What you should do:
Work out how many lines below hold the string "Muridae" and state only that figure.
------------------------
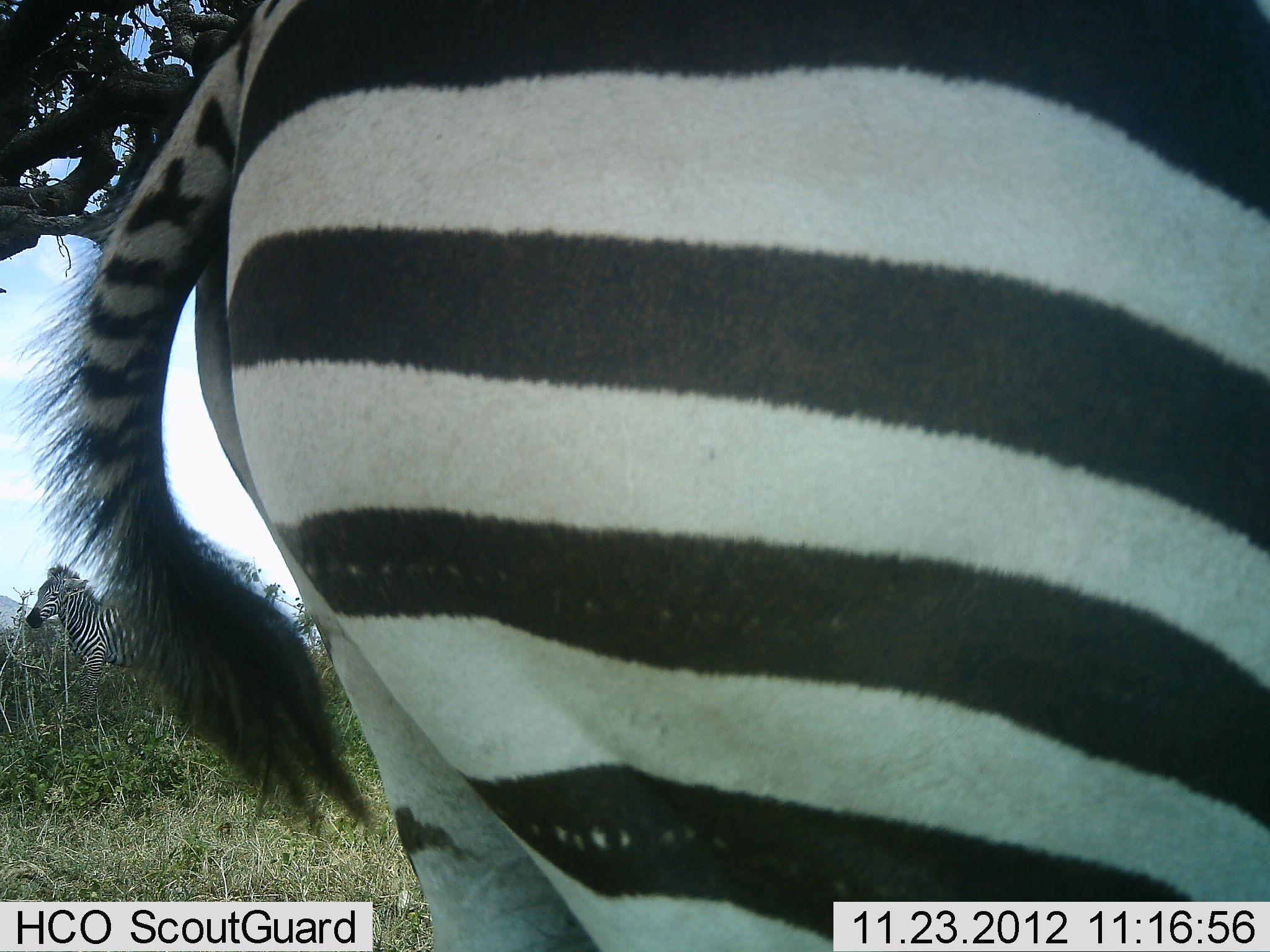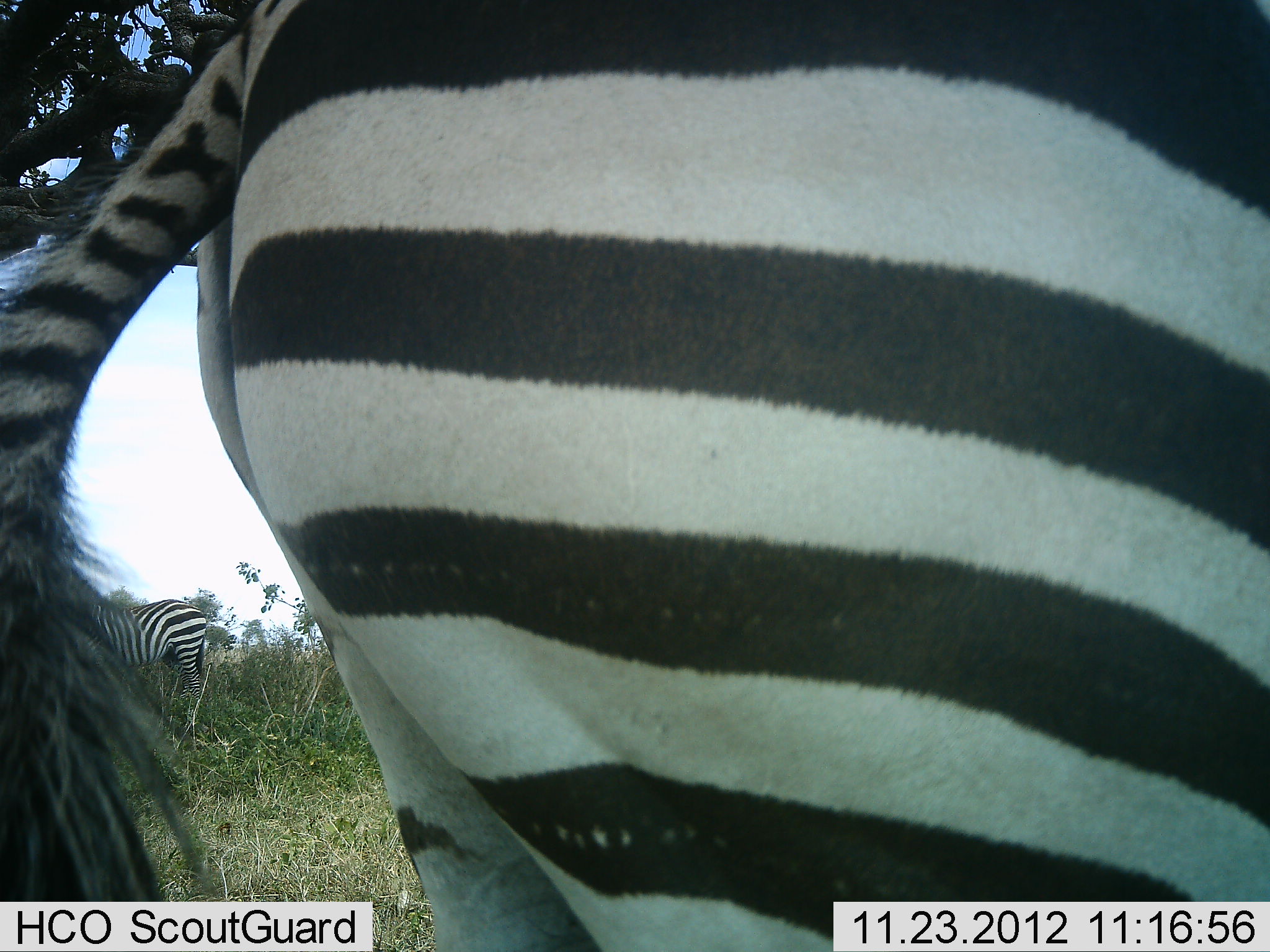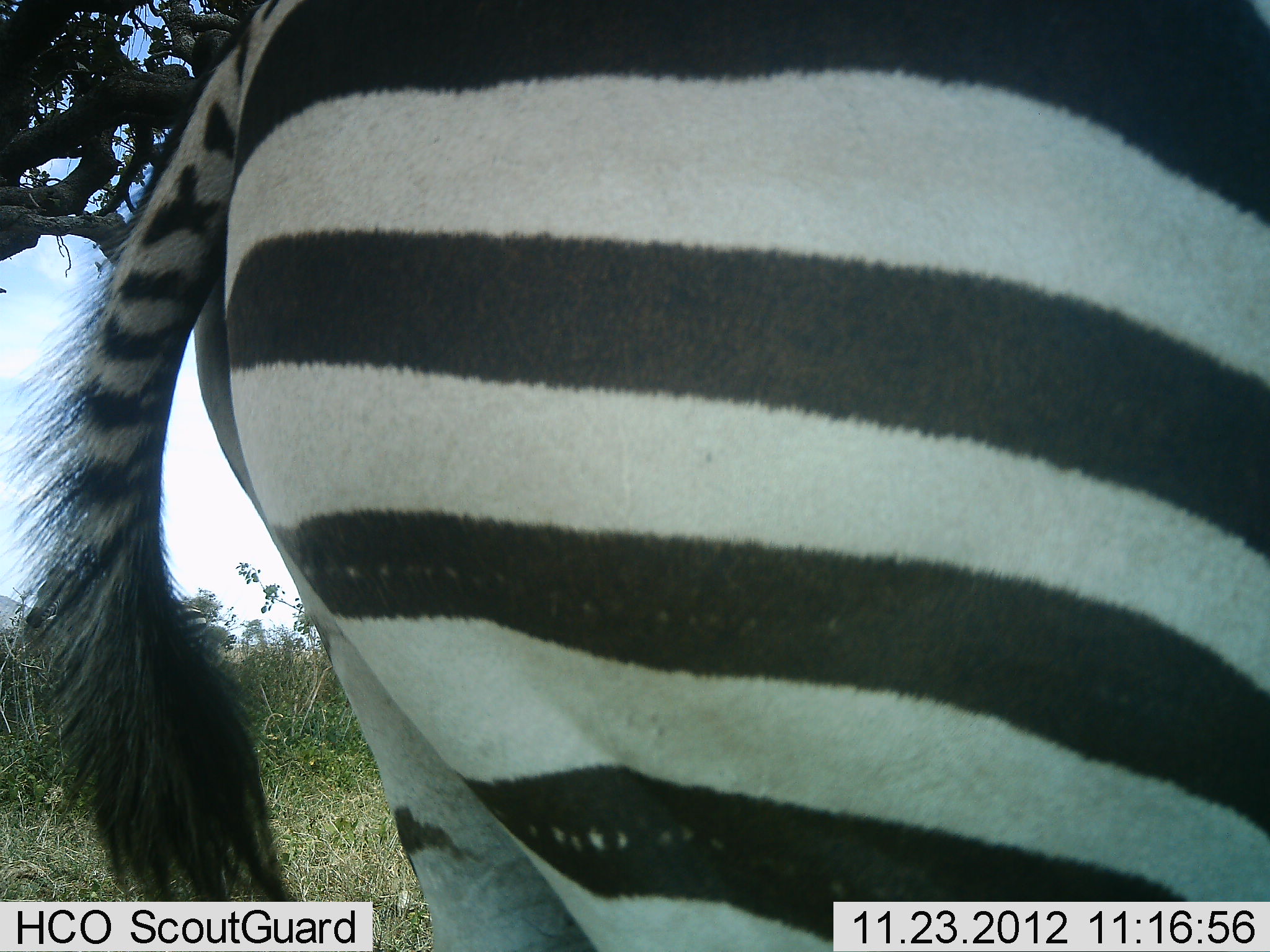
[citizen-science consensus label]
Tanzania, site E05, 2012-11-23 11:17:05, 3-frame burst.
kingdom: Animalia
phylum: Chordata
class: Mammalia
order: Perissodactyla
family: Equidae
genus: Equus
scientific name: Equus quagga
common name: plains zebra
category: zebra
Zebra (plains zebra) (Equus quagga), count 2. Behavior (volunteer vote fractions): standing 90%, resting 0%, moving 10%, interacting 0%. Young present (vote fraction): 0%. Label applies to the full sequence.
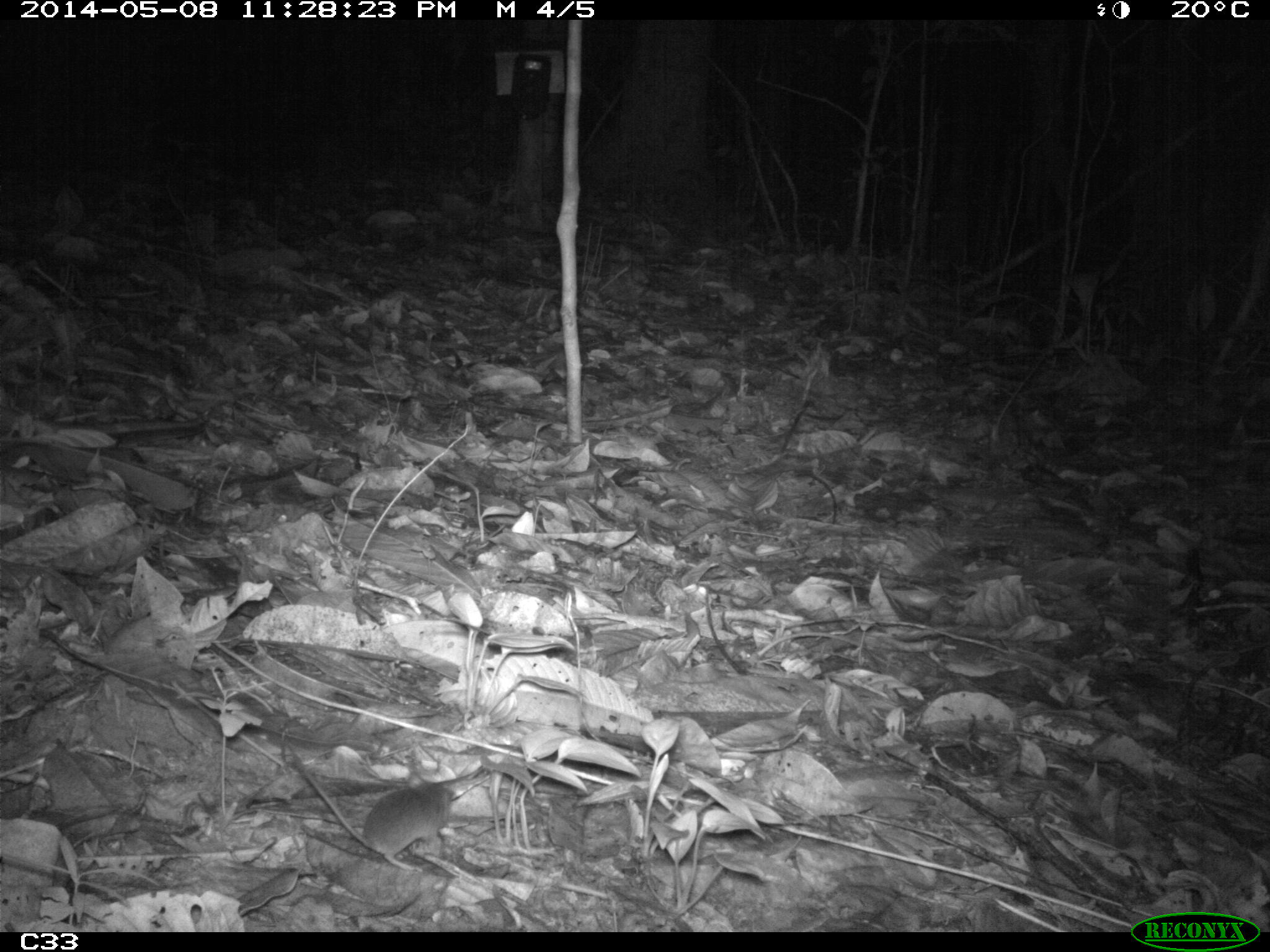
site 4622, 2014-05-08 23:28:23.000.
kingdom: Animalia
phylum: Chordata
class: Mammalia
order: Rodentia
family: Muridae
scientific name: Muridae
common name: mice, rats, and gerbils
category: unknown mouse or rat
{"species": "unknown mouse or rat (mice, rats, and gerbils) (Muridae)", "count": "1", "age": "adult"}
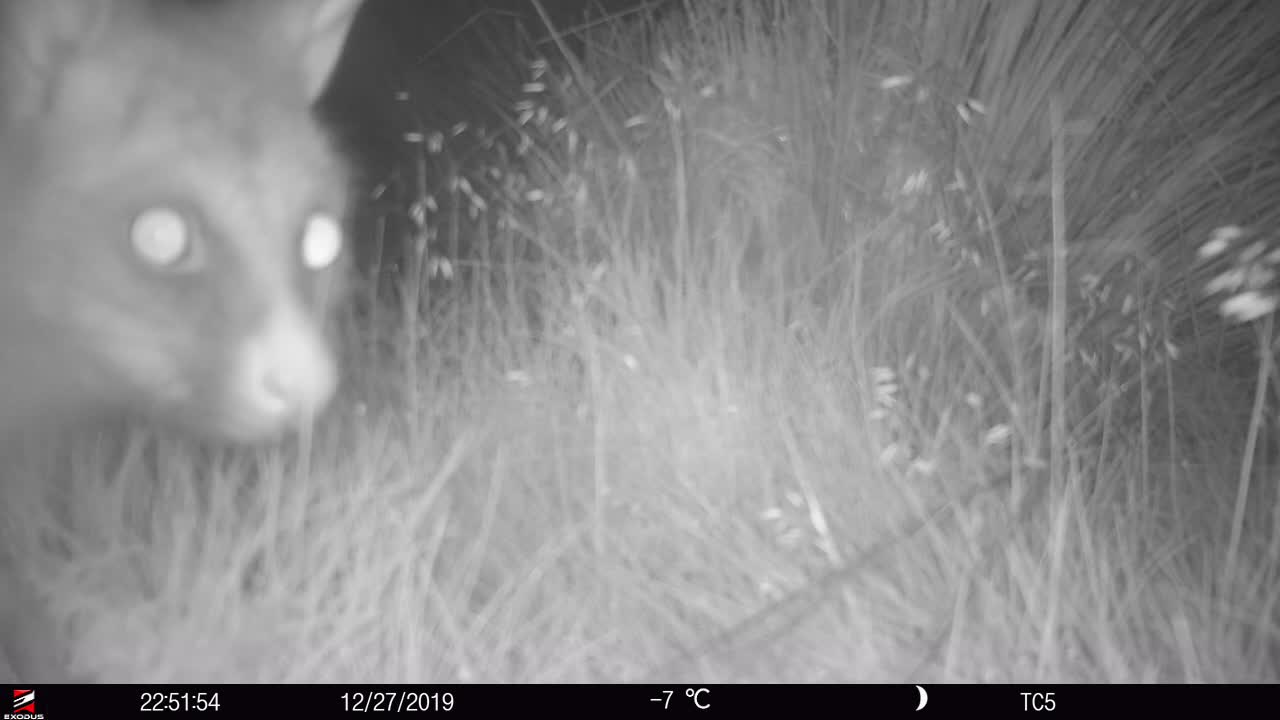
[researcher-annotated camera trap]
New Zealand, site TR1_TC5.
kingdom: Animalia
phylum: Chordata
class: Mammalia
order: Diprotodontia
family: Phalangeridae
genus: Trichosurus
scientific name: Trichosurus vulpecula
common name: common brushtail possum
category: possum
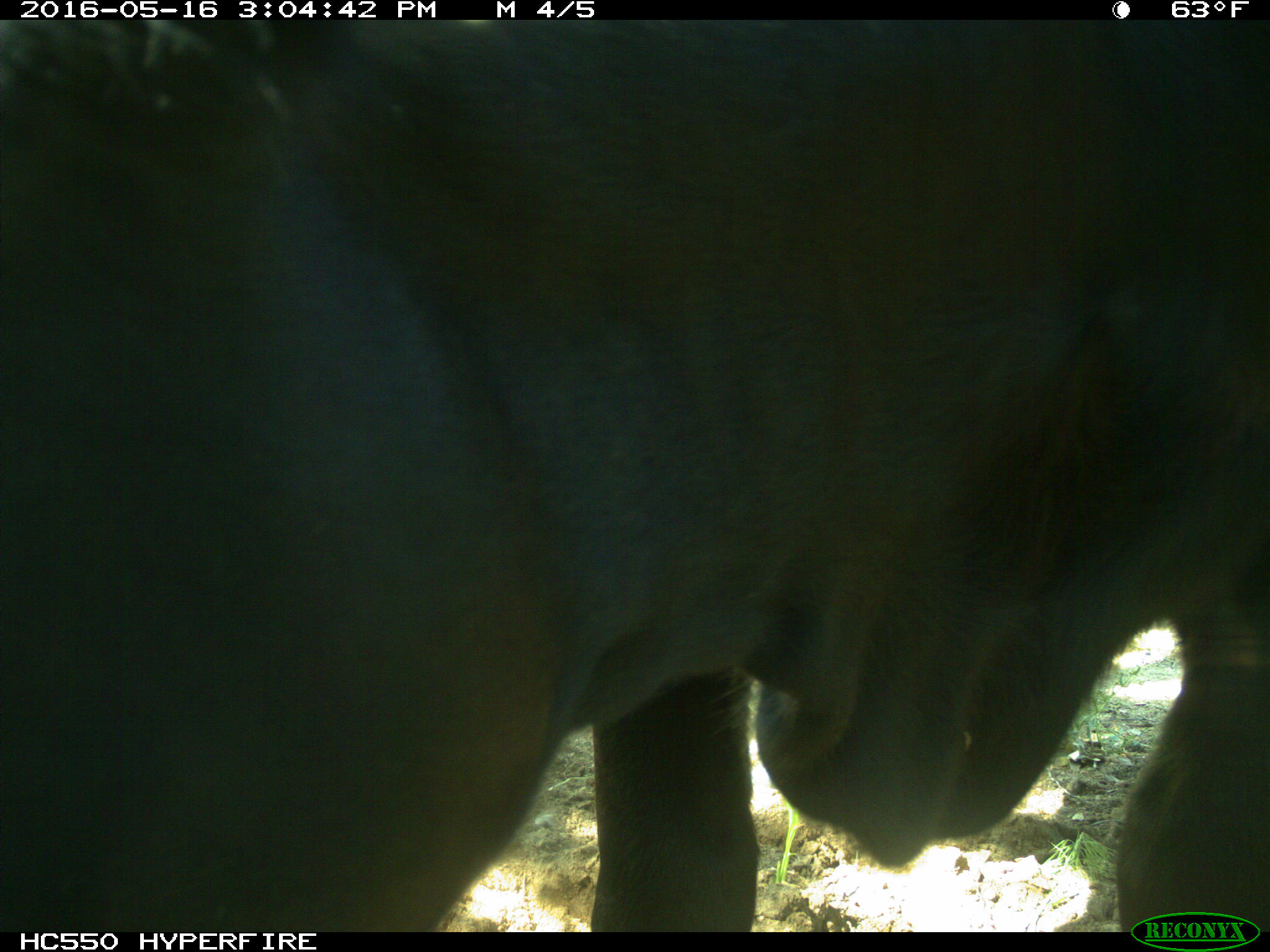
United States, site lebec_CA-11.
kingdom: Animalia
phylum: Chordata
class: Mammalia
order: Artiodactyla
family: Bovidae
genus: Bos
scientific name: Bos taurus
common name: domestic cow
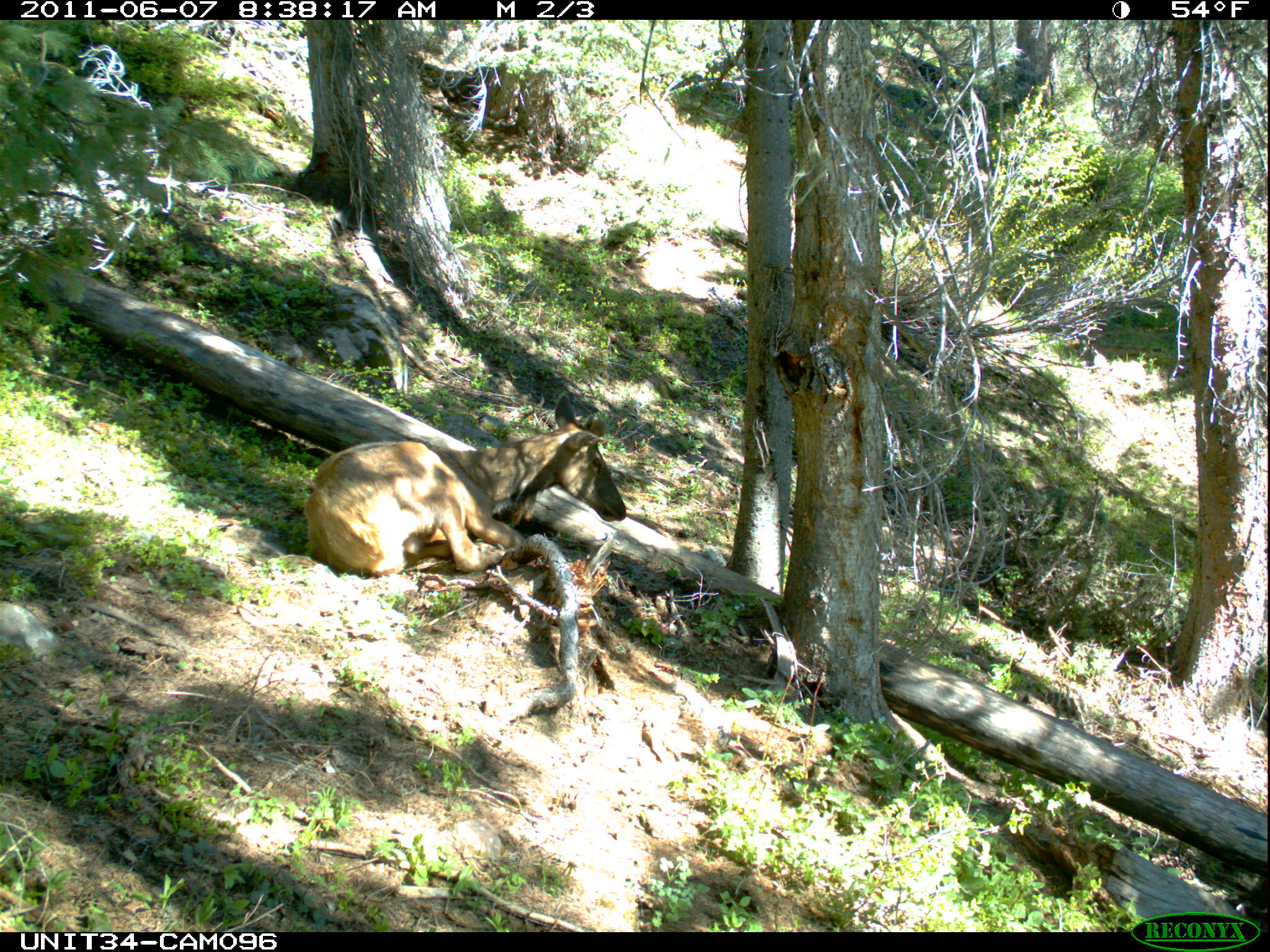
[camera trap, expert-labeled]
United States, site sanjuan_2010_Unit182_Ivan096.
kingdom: Animalia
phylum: Chordata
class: Mammalia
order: Artiodactyla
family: Cervidae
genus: Cervus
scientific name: Cervus elaphus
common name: red deer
Cervus elaphus (red deer).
------------------------
Problem solution:
3